• **DATA SUPPLIED**
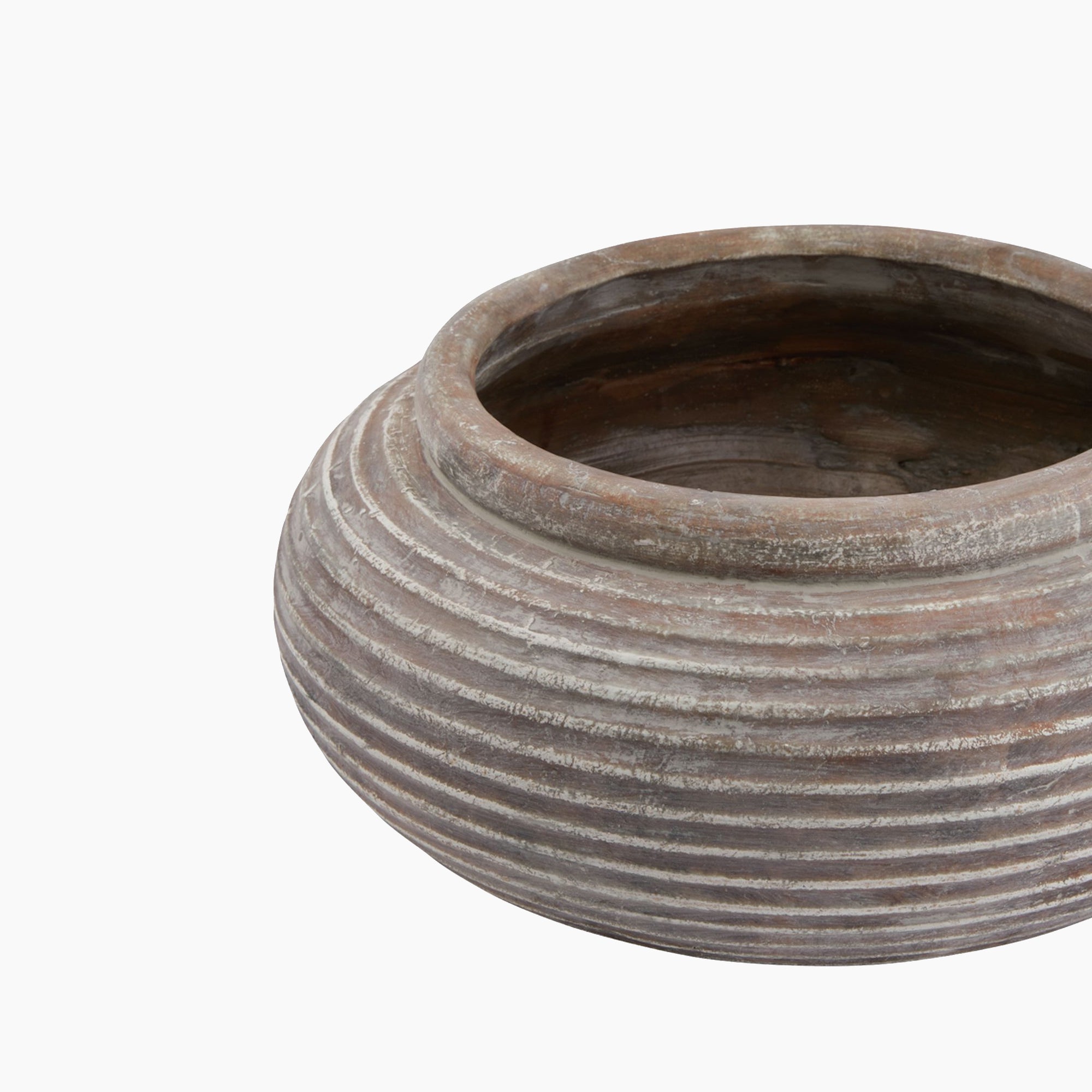 Angled view of the Lowther Ribbed Stoneware Bowl Planter showing its wide mouth, ribbed sides, and weathered clay finish. Sculptural form with soft shadowing.
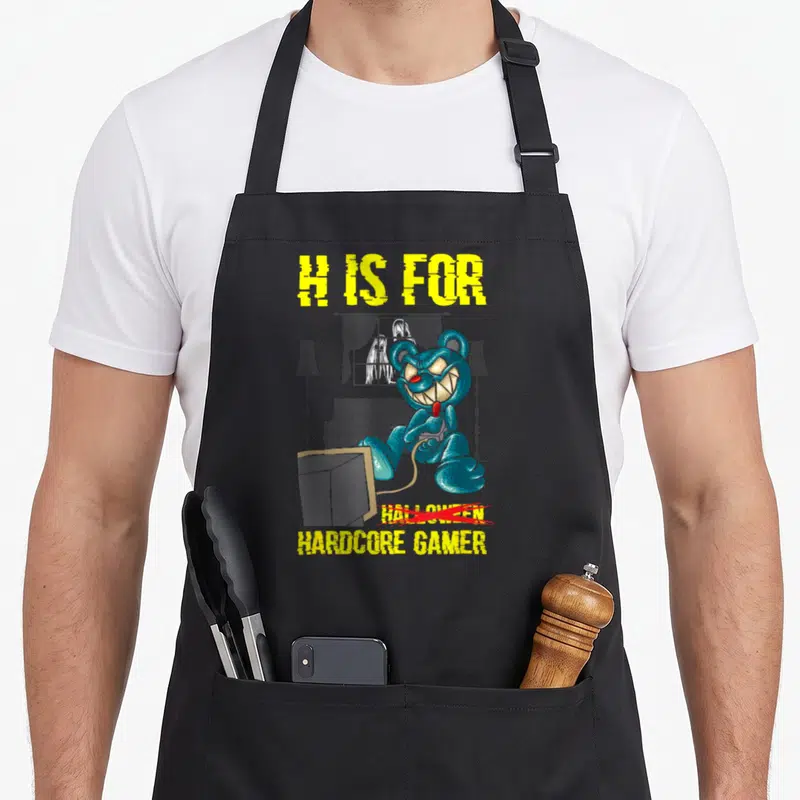 Tablier de cuisine noir avec un ours bleu terrifiant et le texte H Is For Hardcore Gamer imprimé en jaune.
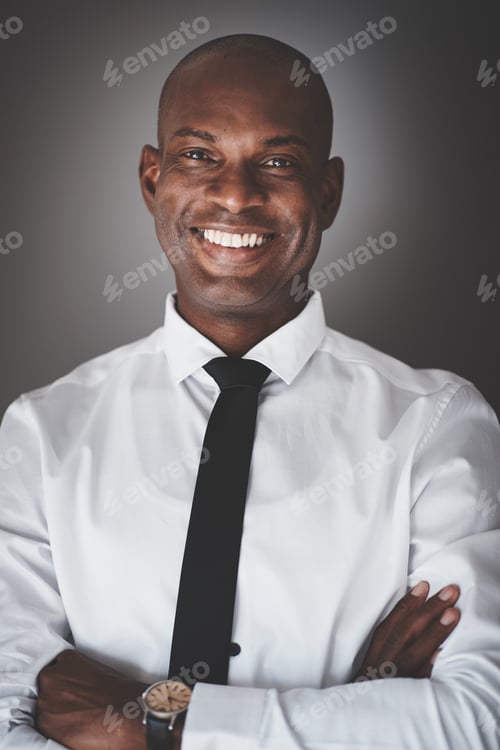 Preview: Smiling young African businessman standing against a gray background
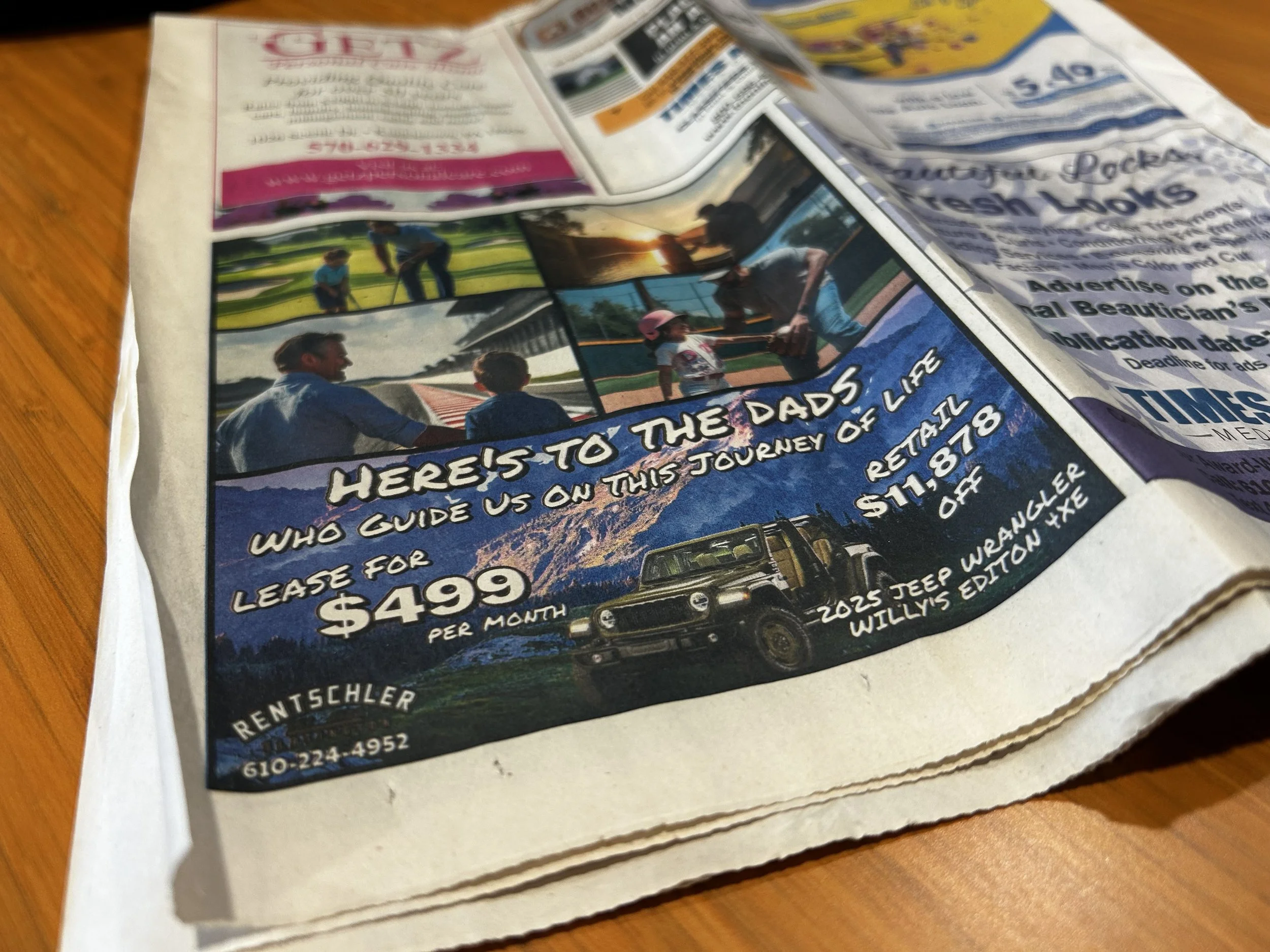 A crumpled newspaper page featuring an advertisement for leasing a 2025 Jeep Wrangler Willys Edition for $499 per month, with images of people and a Jeep vehicle on a street or parking lot.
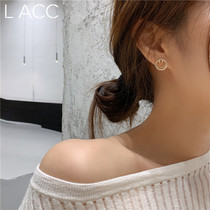 South Korea Dongdaemun hollow smiley face expression earrings female earrings cute small exquisite sterling silver needle do not need to pick it when sleeping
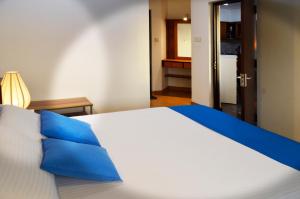 スリ・ジャヤワルダナプラ・コッテにあるGreat Location Living, Modern 2-Bed Apartment with Pool & Gym Access, All Amenitiesのベッドルーム(青い枕の大きな白いベッド付)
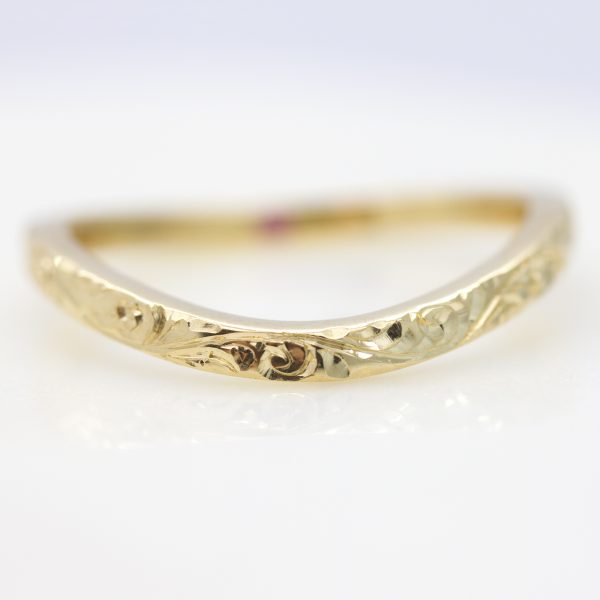 curved hand engraved yellow gold wedding ring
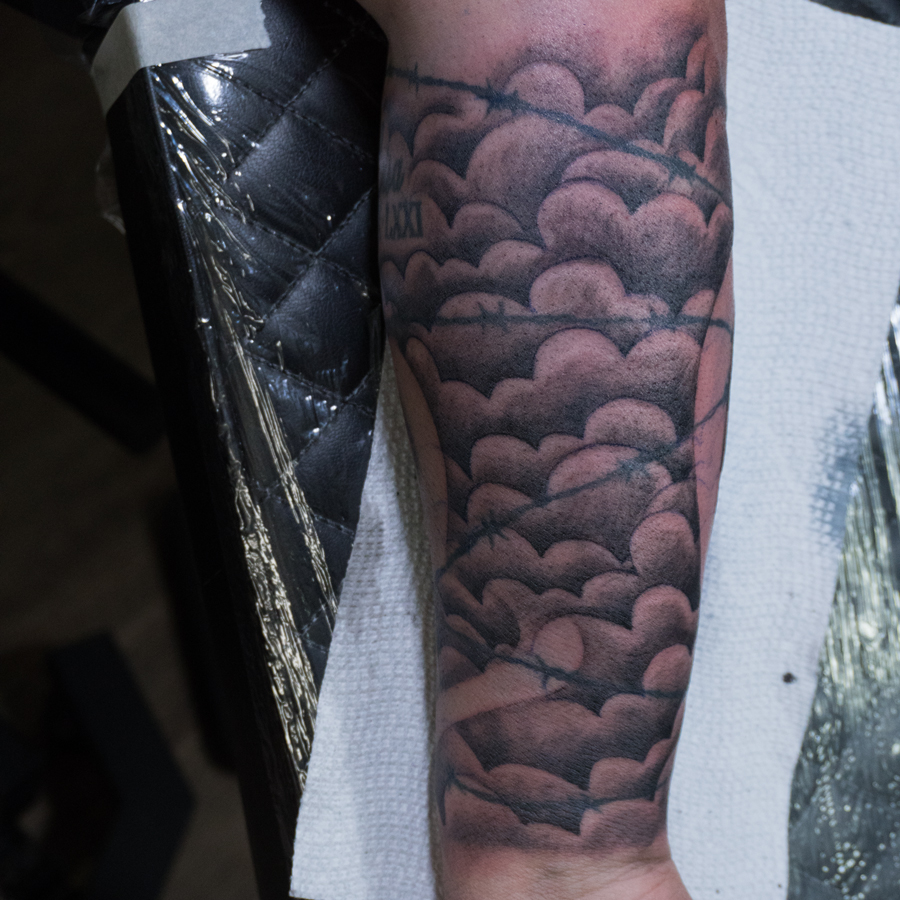 Barbed wire black and grey tattoo on the forearm by Donald Voelker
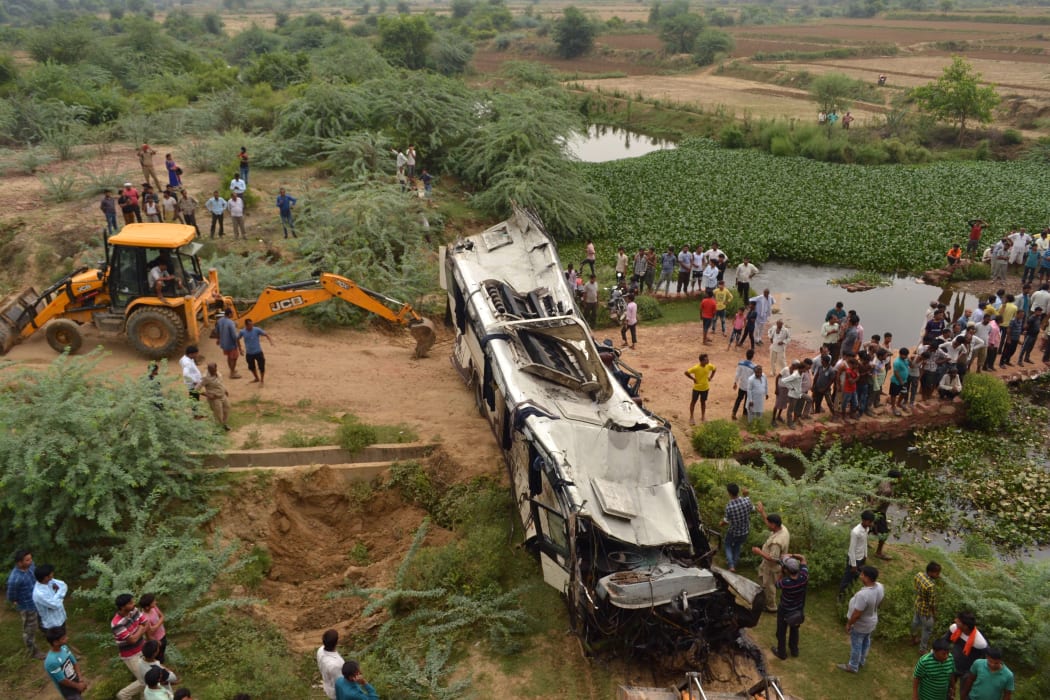 Onlookers and Indian police gather around the crumpled remains of a bus that crashed on the Delhi-Agra expressway, near Agra.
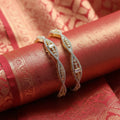 Shangri American Diamond bangles with golden polish and intricate stone detailing on a red silk fabric background.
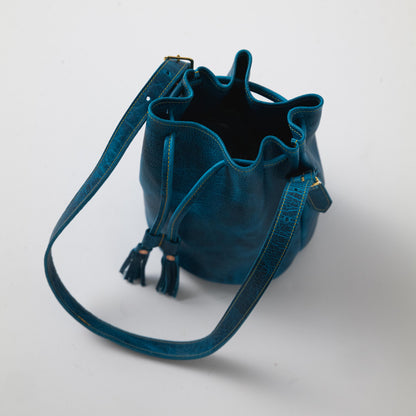 Petrol blue bison leather bucket bag with drawstring closure, elegant tassels, and a comfortable shoulder strap.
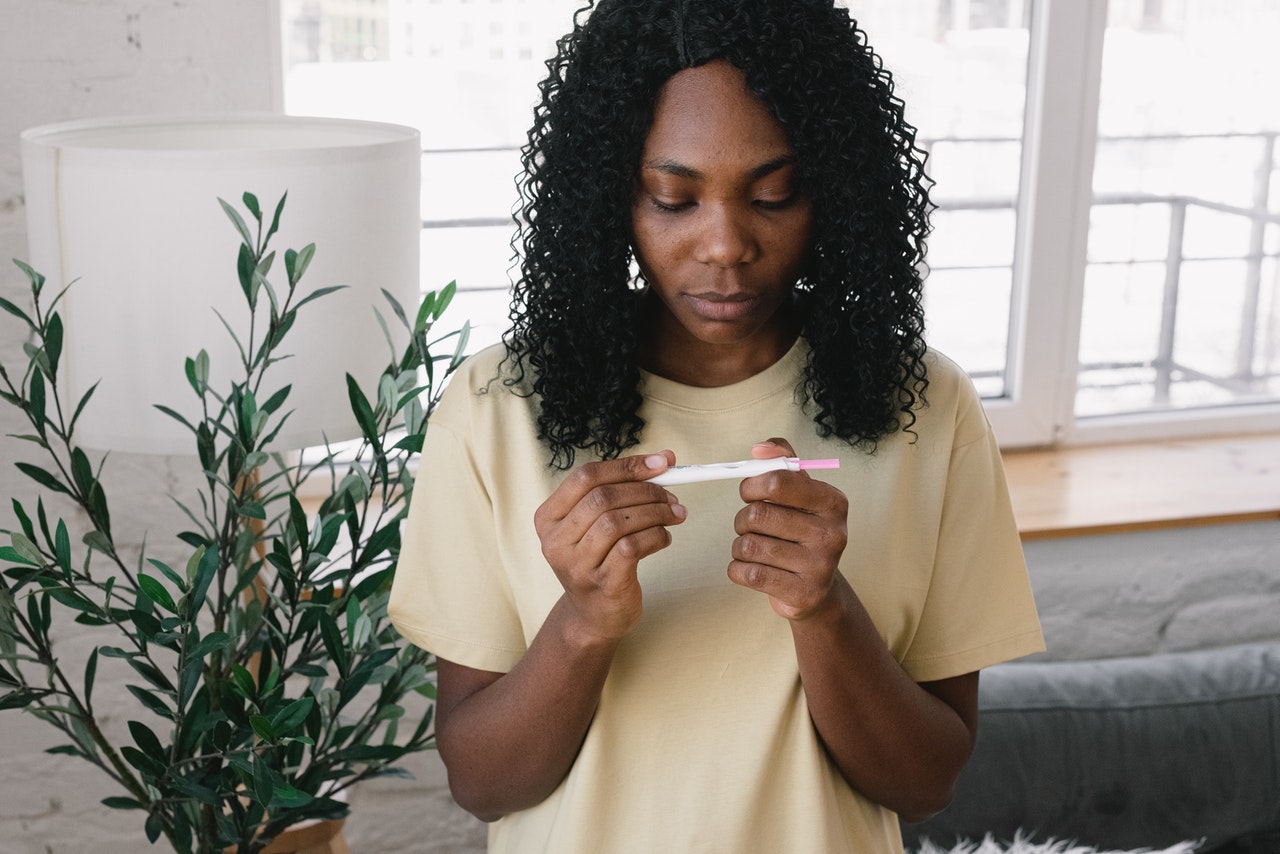 Woman is holding a pragnancy test in her hands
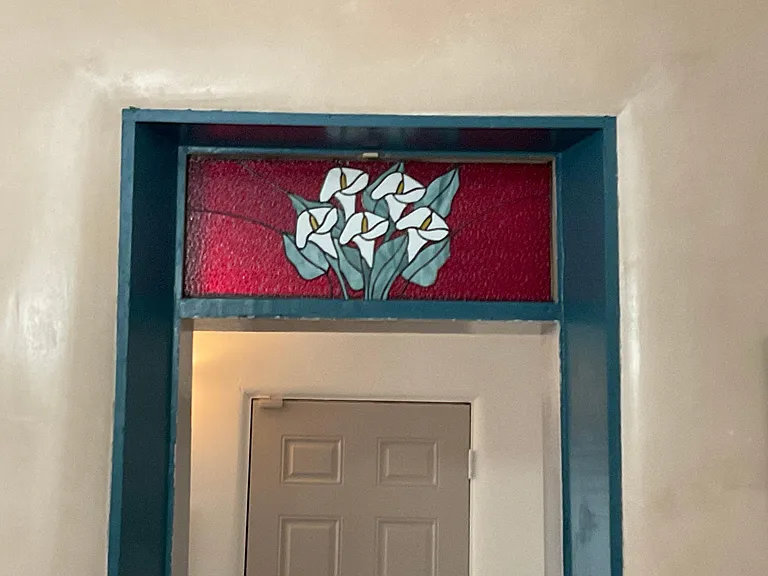 Stained glass in clerestory in living room, custom made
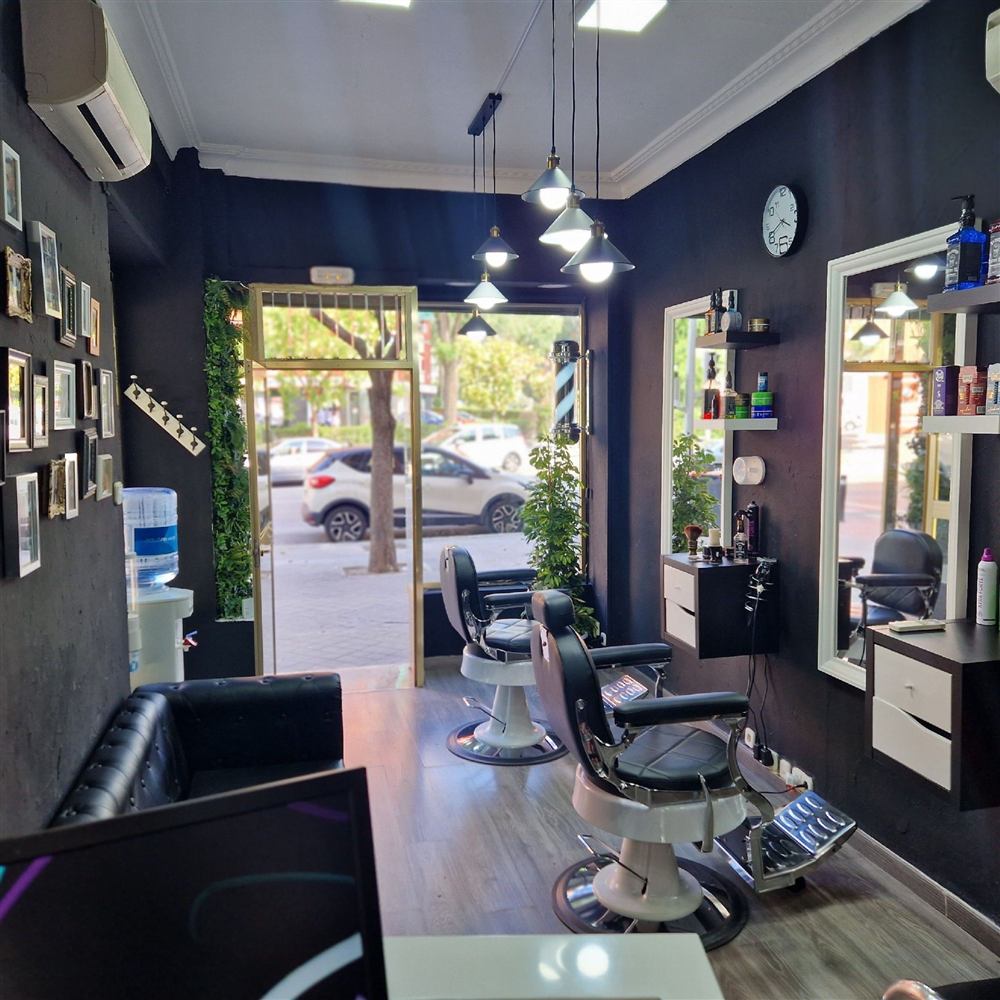 Interior del local: dos sillones de barbero frente a los espejos, paredes negras y lámparas colgantes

• **EXERCISE OBJECTIVE**
Without including any pictures, return every line of the records exactly.

• **ANSWER TO THE PROBLEM**
 Angled view of the Lowther Ribbed Stoneware Bowl Planter showing its wide mouth, ribbed sides, and weathered clay finish. Sculptural form with soft shadowing.
 Tablier de cuisine noir avec un ours bleu terrifiant et le texte H Is For Hardcore Gamer imprimé en jaune.
 Preview: Smiling young African businessman standing against a gray background
 A crumpled newspaper page featuring an advertisement for leasing a 2025 Jeep Wrangler Willys Edition for $499 per month, with images of people and a Jeep vehicle on a street or parking lot.
 South Korea Dongdaemun hollow smiley face expression earrings female earrings cute small exquisite sterling silver needle do not need to pick it when sleeping
 スリ・ジャヤワルダナプラ・コッテにあるGreat Location Living, Modern 2-Bed Apartment with Pool & Gym Access, All Amenitiesのベッドルーム(青い枕の大きな白いベッド付)
 curved hand engraved yellow gold wedding ring
 Barbed wire black and grey tattoo on the forearm by Donald Voelker
 Onlookers and Indian police gather around the crumpled remains of a bus that crashed on the Delhi-Agra expressway, near Agra.
 Shangri American Diamond bangles with golden polish and intricate stone detailing on a red silk fabric background.
 Petrol blue bison leather bucket bag with drawstring closure, elegant tassels, and a comfortable shoulder strap.
 Woman is holding a pragnancy test in her hands
 Stained glass in clerestory in living room, custom made
 Interior del local: dos sillones de barbero frente a los espejos, paredes negras y lámparas colgantes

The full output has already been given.